About this task
Continue the passage below about UCL's new school of management, picking up after its final sentence.

[Document passage]

The director of the school is Bert de Reyck, who was headhunted from LBS seven years ago to set up a management department at UCL. The decision to launch a fully-fledged school of management “has always been the plan,” he says.

The announcement follows a successful submission to the UK government’s Research Excellence Framework in 2014, in which 70 per cent of UCL’s academics were judged to have conducted research that classified as either 3* or 4*, the two top grades.

The launch of the school is part of a growing ecosystem of business teaching in London. In 2014, both Lancaster and Warwick Business School announced they would teach in London — Warwick’s London campus is in the Shard, the capital’s tallest building.

Meanwhile, two of the most highly rated London schools, London Business School and Cass, had already announced expansion plans in the city. London Business School has begun the multimillion pound refurbishment of Old Marylebone Town Hall as a teaching facility, which will increase its teaching space by 70 per cent. Cass has also opened additional teaching facilities in the City for executive short courses.

[/Document passage]
[Given data]

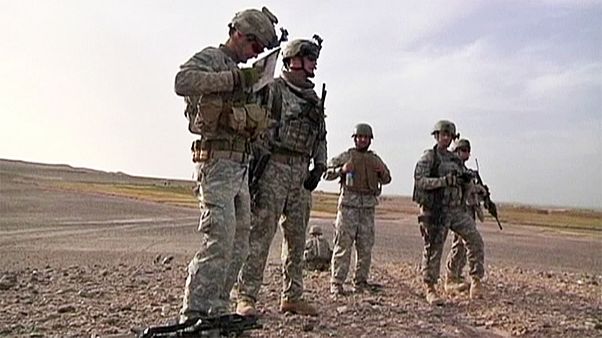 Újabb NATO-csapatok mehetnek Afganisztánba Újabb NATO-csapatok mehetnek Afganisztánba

[/Given data]
[Given data]

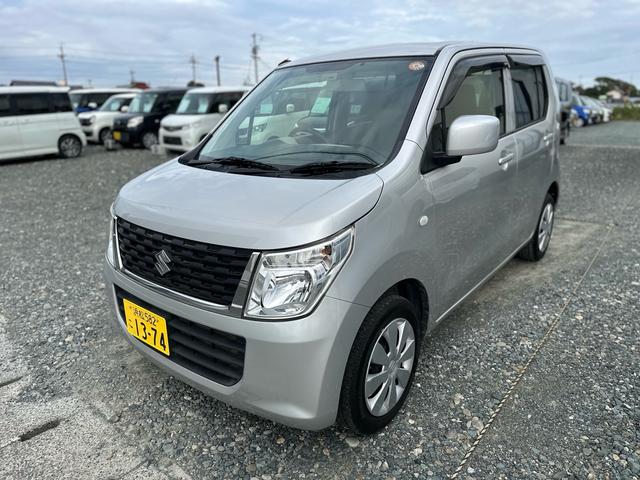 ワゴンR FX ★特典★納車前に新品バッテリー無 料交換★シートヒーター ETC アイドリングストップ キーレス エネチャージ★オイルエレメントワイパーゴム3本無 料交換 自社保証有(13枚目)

[/Given data]
[Given data]

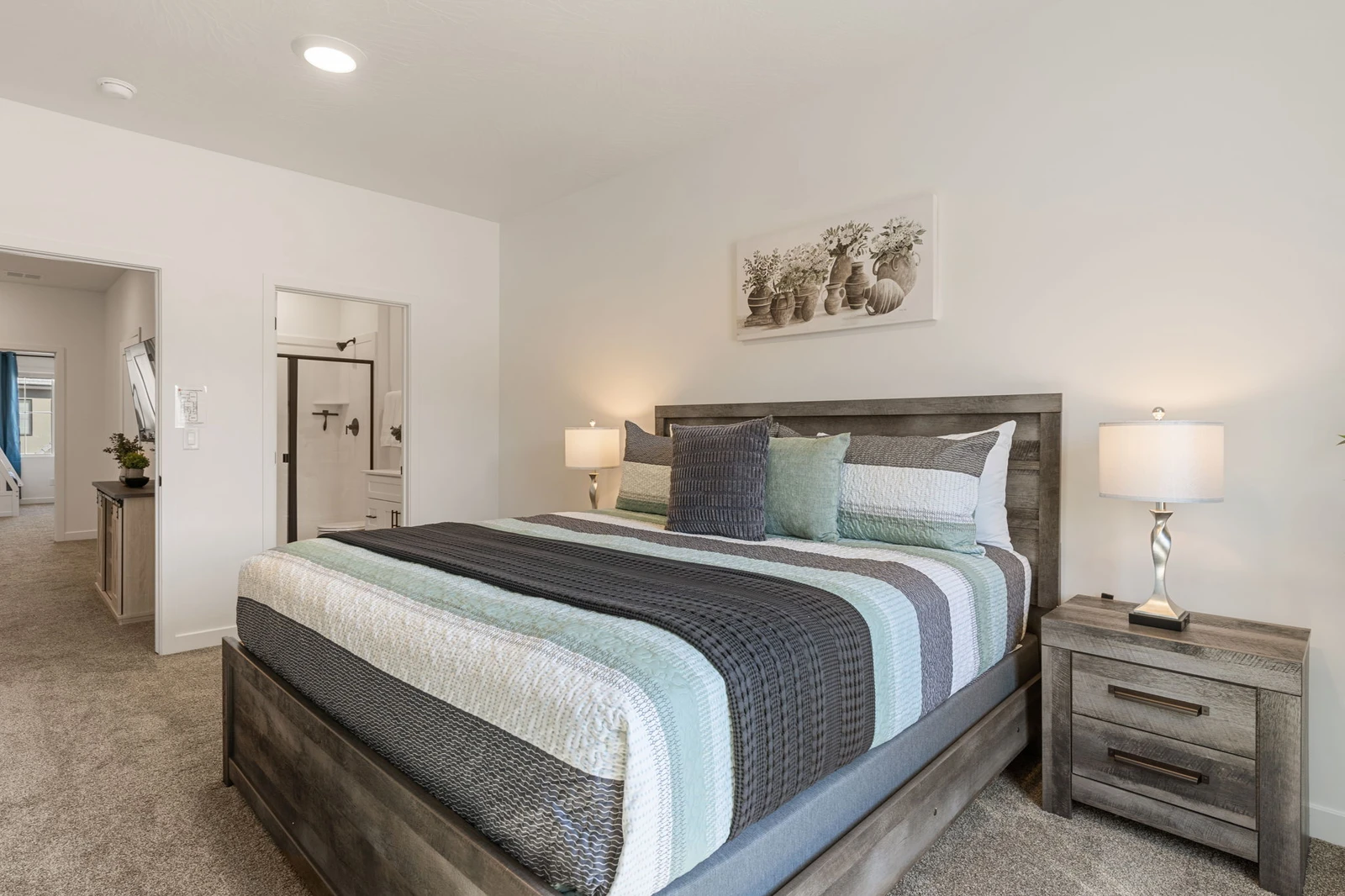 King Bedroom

[/Given data]

Response to this exercise
Prof de Reyck says that when the UCL School of Management was conceived seven years ago, the decision was taken to make it a different sort of business school. “We focused on technology, innovation and entrepreneurship.” Nonetheless, the school will emphasise its central London location and the reputation of its parent university.

Prof de Reyck point out there is still a way to go in building the school, which has a core research faculty of only 25. Nonetheless this figure is growing be around 10 researchers a year, and he says the school is attracting scholars from some of the top universities in the US as well as Europe. One of the conditions on which he insisted when he joined UCL, he explains, was that the university would be prepared to pay globally-competitive salaries.

The school’s most popular programme to date has been the one-year Masters in Management degree, set up five years ago. It now enrols 150 students a year — in 2014 there were 3,000 applicants. The school runs a second masters degree in technology and enterprise, as well as two bachelor degrees, in IT and management and management science.

All its degrees are now taught on UCL’s campus in Bloomsbury, but from May 2016, all postgraduate degrees will have a new home in Canary Wharf, as part of the UCL plan to extend its footprint to the east. “We want to be right in the business centre,” adds Prof de Reyck.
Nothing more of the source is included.